Peraton is a next-generation national security company that drives missions of consequence spanning the globe. They are seeking a Site Reliability Engineer, Manager responsible for ensuring the availability, reliability, and performance of complex systems in a multi-vendor environment, while leading reliability initiatives and collaborating with multiple stakeholders.
Responsibilities:
- Reliability Architecture and Automation: Design, implement, and oversee reliability frameworks, including SLOs, error budgets, and automated incident response systems. Develop and maintain CI/CD pipelines to ensure seamless deployment and procedural efficiency
- Observability and Monitoring: Lead the creation and enhancement of observability platforms using metrics, logging, and tracing tools. Utilize modern technologies like OpenTelemetry, AI/ML for anomaly detection, and streaming data platforms to proactively detect and resolve issues
- Multi-Vendor Collaboration: Coordinate with external vendors and internal teams to integrate and manage diverse systems and tools. Ensure consistent reliability standards and practices are maintained across different technology stacks and service providers
- Incident Management and Risk Mitigation: Drive incident response strategy by leading root cause analysis, post-mortem reviews, and continuous improvement efforts. Identify potential risks and implement mitigation strategies to prevent service disruptions
- Technical Leadership: Mentor site reliability and engineering teams, fostering a culture of reliability, automation, and continuous learning. Advocate for best practices in system design and reliability engineering
- Cross-Functional Partnership: Work closely with product development, DevOps, and security teams to integrate reliability into the software development lifecycle. Influence platform strategy and roadmap based on reliability insights
- Strategic Influence: Collaborate with senior stakeholders and vendors on long-term reliability goals. Prepare executive-level presentations that translate technical challenges into business impact
- Agile and DevOps Practices: Lead and refine agile workflows to enhance team productivity and reliability outcomes. Champion DevOps methodologies to align development and cloud services efforts
Requirements:
- Extensive experience (10+ years) in site reliability engineering or related roles, preferably in multi-vendor and complex environments
- Deep knowledge of cloud-native infrastructure, container orchestration (e.g., Kubernetes), and automation tools such as Terraform, Ansible, or Chef
- Proficiency in observability technologies, such as Prometheus, Grafana, OpenTelemetry, log aggregation systems, etc
- Strong programming and scripting skills for automation and tooling (Python, Go, or similar)

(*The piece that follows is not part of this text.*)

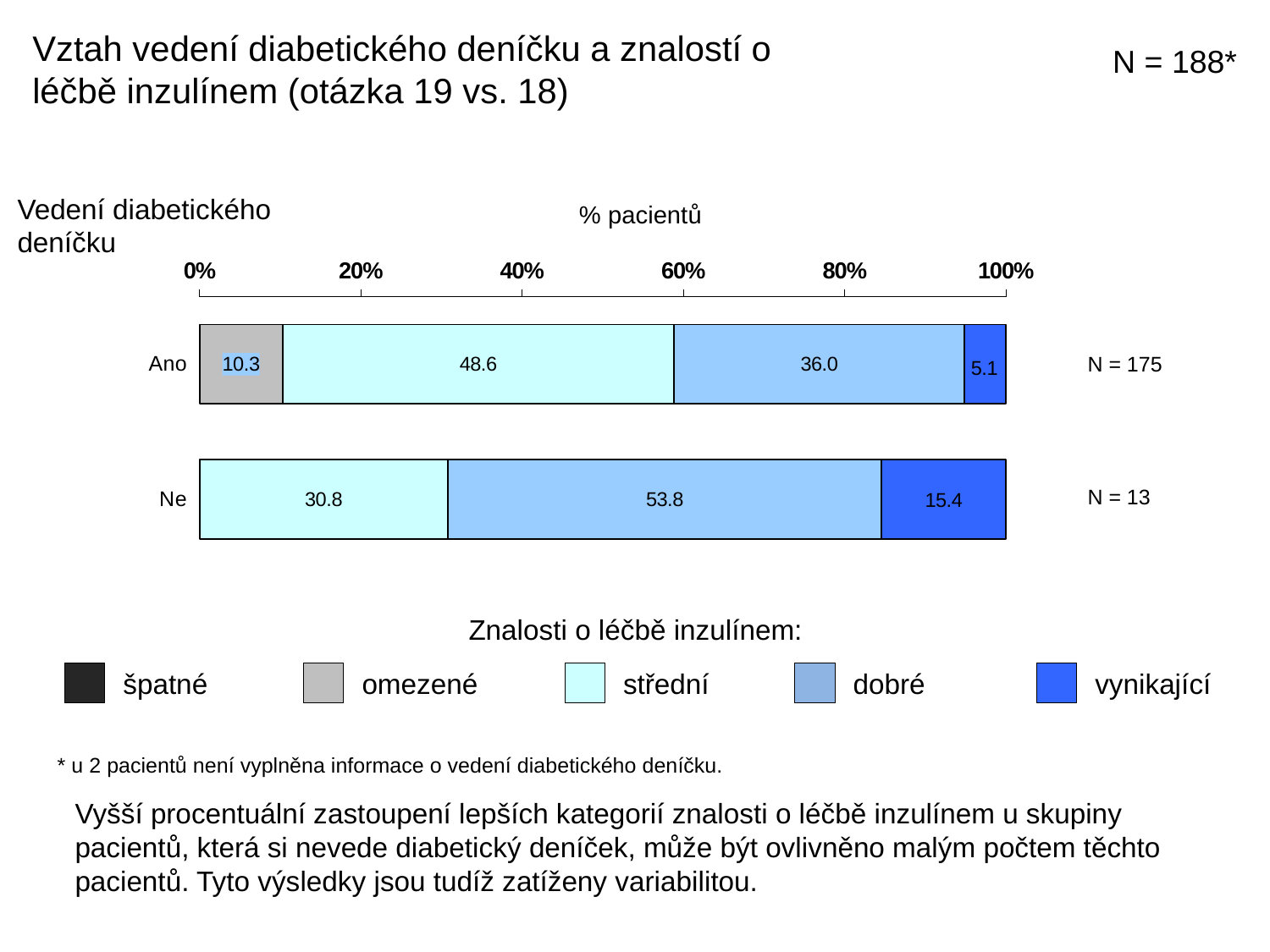
What is the N value shown next to the 'Ano' bar? N = 175 Which bar has the larger 'dobré' segment, 'Ano' or 'Ne'? Ne What is the value of the 'dobré' segment for the 'Ne' bar? 53.8 How many entries does the legend list? 5 What is the difference between the 'vynikající' values for 'Ne' and 'Ano'? 10.3 What is the value of the 'omezené' segment for the 'Ano' bar? 10.3 Which segment is the smallest in the 'Ano' bar? vynikající What type of chart is shown on the slide? stacked bar chart Which segment is the largest in the 'Ne' bar? dobré How many bars (categories) are plotted in the chart? 2 What is the value of the 'střední' segment for the 'Ano' bar? 48.6 What is the value of the 'vynikající' segment for the 'Ano' bar? 5.1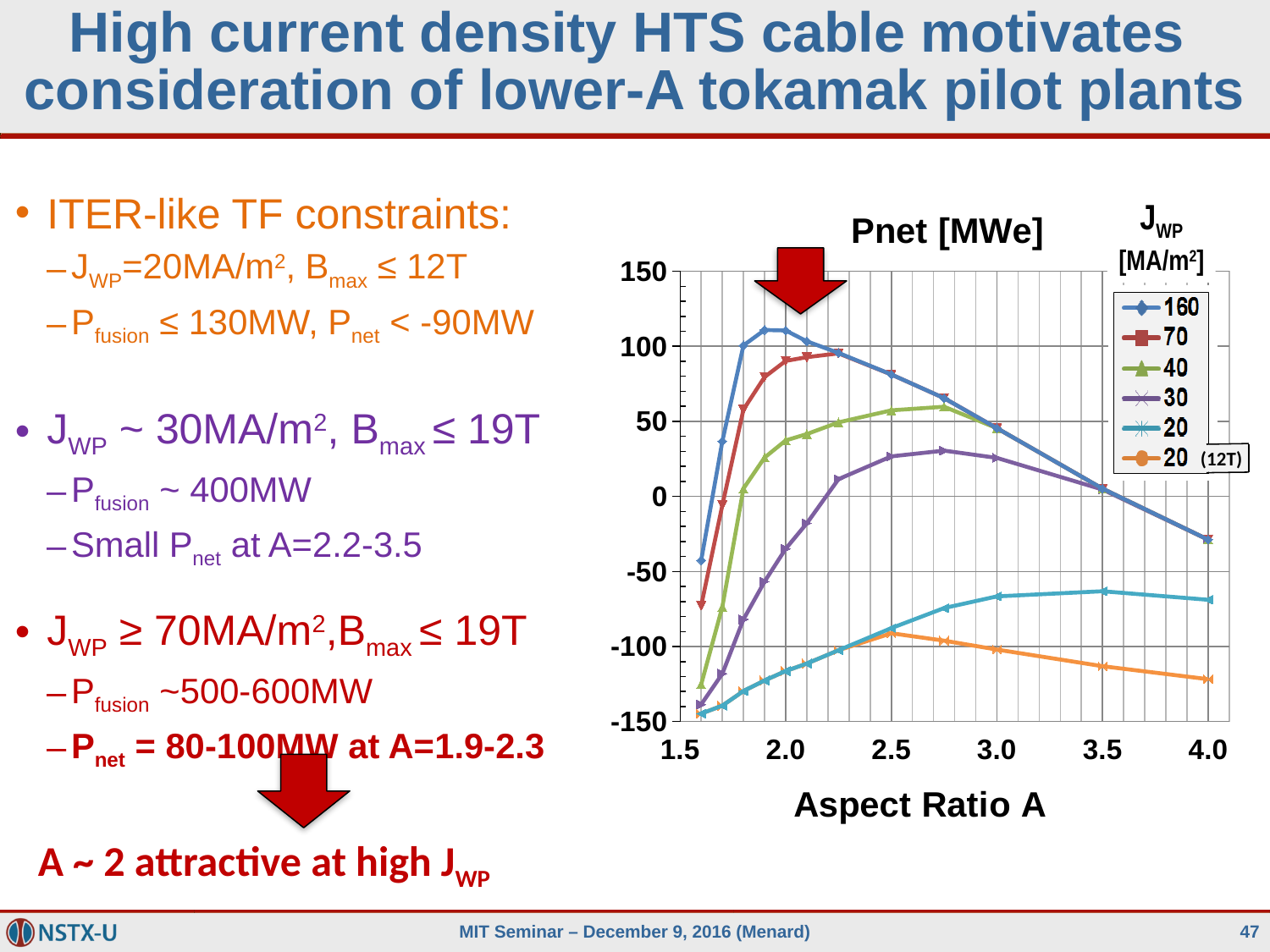
What is the title of the chart? Pnet [MWe] What is the label of the x axis of the chart? Aspect Ratio A Do the values of the 160 series rise or fall as Aspect Ratio A increases from 2.0 to 4.0? fall How many series does the legend of the chart list? 6 Is the value of the 40 series at Aspect Ratio A = 3.0 greater or less than 0? greater Which series has the lowest value at Aspect Ratio A = 4.0? 20 (12T) Is the value of the 160 series at Aspect Ratio A = 4.0 greater or less than 0? less Is the value of the 20 (12T) series at Aspect Ratio A = 4.0 greater or less than -100? less What kind of chart is shown on the slide? line chart At Aspect Ratio A = 2.0, which series has the higher value, 160 or 30? 160 At Aspect Ratio A = 3.5, which series has the higher value, 20 or 20 (12T)? 20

- Expertise in defining and implementing SLIs, SLOs, and error budgets
- Excellent communication skills for collaboration with diverse teams and external vendors
- Proven ability to lead large-scale reliability initiatives and mentor engineering teams
- Strategic thinker with a focus on aligning reliability engineering with business priorities and customer experience
- U.S. Citizenship required
- Ability to obtain agency clearance (public trust)
- Top Secret clearance preferred